TRY IT
Everything in the listing beneath must be transcribed exactly.

TASK INPUT
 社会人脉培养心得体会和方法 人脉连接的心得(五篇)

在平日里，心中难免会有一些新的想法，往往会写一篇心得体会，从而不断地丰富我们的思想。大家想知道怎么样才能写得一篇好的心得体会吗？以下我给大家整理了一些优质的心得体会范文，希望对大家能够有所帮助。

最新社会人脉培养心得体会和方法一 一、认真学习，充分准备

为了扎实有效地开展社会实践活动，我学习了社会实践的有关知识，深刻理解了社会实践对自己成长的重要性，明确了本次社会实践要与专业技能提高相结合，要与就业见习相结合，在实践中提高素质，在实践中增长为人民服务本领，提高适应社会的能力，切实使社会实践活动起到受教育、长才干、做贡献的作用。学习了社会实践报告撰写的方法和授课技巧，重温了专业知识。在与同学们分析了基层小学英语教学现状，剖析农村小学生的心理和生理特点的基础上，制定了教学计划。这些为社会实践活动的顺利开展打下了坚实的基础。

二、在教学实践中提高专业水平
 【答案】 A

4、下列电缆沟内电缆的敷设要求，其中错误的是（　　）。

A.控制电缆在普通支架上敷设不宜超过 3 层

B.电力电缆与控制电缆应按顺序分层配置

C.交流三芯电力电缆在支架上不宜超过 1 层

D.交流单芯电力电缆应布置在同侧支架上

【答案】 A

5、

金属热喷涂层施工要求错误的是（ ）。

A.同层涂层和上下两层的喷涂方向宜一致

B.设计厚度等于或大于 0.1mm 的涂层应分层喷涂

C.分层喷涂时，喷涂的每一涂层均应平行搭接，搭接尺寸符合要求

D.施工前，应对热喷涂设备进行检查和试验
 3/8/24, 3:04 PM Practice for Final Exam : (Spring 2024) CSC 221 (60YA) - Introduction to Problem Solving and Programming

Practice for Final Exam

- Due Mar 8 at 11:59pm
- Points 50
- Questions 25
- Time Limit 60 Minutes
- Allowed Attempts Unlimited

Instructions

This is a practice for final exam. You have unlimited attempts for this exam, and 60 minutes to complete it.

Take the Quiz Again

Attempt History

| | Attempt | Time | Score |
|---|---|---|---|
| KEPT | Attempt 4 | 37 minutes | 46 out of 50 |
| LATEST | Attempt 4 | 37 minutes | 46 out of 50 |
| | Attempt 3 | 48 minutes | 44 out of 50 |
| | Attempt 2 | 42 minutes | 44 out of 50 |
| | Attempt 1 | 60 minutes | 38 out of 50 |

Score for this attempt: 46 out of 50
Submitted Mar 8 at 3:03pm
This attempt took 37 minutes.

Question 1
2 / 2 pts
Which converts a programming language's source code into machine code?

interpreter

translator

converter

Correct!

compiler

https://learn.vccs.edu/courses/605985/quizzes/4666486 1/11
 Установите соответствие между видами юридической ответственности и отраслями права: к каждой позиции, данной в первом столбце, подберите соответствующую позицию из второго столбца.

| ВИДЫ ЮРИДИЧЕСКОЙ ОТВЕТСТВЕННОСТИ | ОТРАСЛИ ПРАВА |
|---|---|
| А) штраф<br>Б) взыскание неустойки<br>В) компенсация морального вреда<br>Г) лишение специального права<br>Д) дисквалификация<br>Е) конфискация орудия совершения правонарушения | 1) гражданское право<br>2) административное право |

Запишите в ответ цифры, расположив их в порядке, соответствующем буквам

RESULT OF THIS TASK
 社会人脉培养心得体会和方法 人脉连接的心得(五篇)

在平日里，心中难免会有一些新的想法，往往会写一篇心得体会，从而不断地丰富我们的思想。大家想知道怎么样才能写得一篇好的心得体会吗？以下我给大家整理了一些优质的心得体会范文，希望对大家能够有所帮助。

最新社会人脉培养心得体会和方法一 一、认真学习，充分准备

为了扎实有效地开展社会实践活动，我学习了社会实践的有关知识，深刻理解了社会实践对自己成长的重要性，明确了本次社会实践要与专业技能提高相结合，要与就业见习相结合，在实践中提高素质，在实践中增长为人民服务本领，提高适应社会的能力，切实使社会实践活动起到受教育、长才干、做贡献的作用。学习了社会实践报告撰写的方法和授课技巧，重温了专业知识。在与同学们分析了基层小学英语教学现状，剖析农村小学生的心理和生理特点的基础上，制定了教学计划。这些为社会实践活动的顺利开展打下了坚实的基础。

二、在教学实践中提高专业水平
 【答案】 A

4、下列电缆沟内电缆的敷设要求，其中错误的是（　　）。

A.控制电缆在普通支架上敷设不宜超过 3 层

B.电力电缆与控制电缆应按顺序分层配置

C.交流三芯电力电缆在支架上不宜超过 1 层

D.交流单芯电力电缆应布置在同侧支架上

【答案】 A

5、

金属热喷涂层施工要求错误的是（ ）。

A.同层涂层和上下两层的喷涂方向宜一致

B.设计厚度等于或大于 0.1mm 的涂层应分层喷涂

C.分层喷涂时，喷涂的每一涂层均应平行搭接，搭接尺寸符合要求

D.施工前，应对热喷涂设备进行检查和试验
 3/8/24, 3:04 PM Practice for Final Exam : (Spring 2024) CSC 221 (60YA) - Introduction to Problem Solving and Programming

Practice for Final Exam

- Due Mar 8 at 11:59pm
- Points 50
- Questions 25
- Time Limit 60 Minutes
- Allowed Attempts Unlimited

Instructions

This is a practice for final exam. You have unlimited attempts for this exam, and 60 minutes to complete it.

Take the Quiz Again

Attempt History

| | Attempt | Time | Score |
|---|---|---|---|
| KEPT | Attempt 4 | 37 minutes | 46 out of 50 |
| LATEST | Attempt 4 | 37 minutes | 46 out of 50 |
| | Attempt 3 | 48 minutes | 44 out of 50 |
| | Attempt 2 | 42 minutes | 44 out of 50 |
| | Attempt 1 | 60 minutes | 38 out of 50 |

Score for this attempt: 46 out of 50
Submitted Mar 8 at 3:03pm
This attempt took 37 minutes.

Question 1
2 / 2 pts
Which converts a programming language's source code into machine code?

interpreter

translator

converter

Correct!

compiler

https://learn.vccs.edu/courses/605985/quizzes/4666486 1/11
 Установите соответствие между видами юридической ответственности и отраслями права: к каждой позиции, данной в первом столбце, подберите соответствующую позицию из второго столбца.

| ВИДЫ ЮРИДИЧЕСКОЙ ОТВЕТСТВЕННОСТИ | ОТРАСЛИ ПРАВА |
|---|---|
| А) штраф<br>Б) взыскание неустойки<br>В) компенсация морального вреда<br>Г) лишение специального права<br>Д) дисквалификация<br>Е) конфискация орудия совершения правонарушения | 1) гражданское право<br>2) административное право |

Запишите в ответ цифры, расположив их в порядке, соответствующем буквам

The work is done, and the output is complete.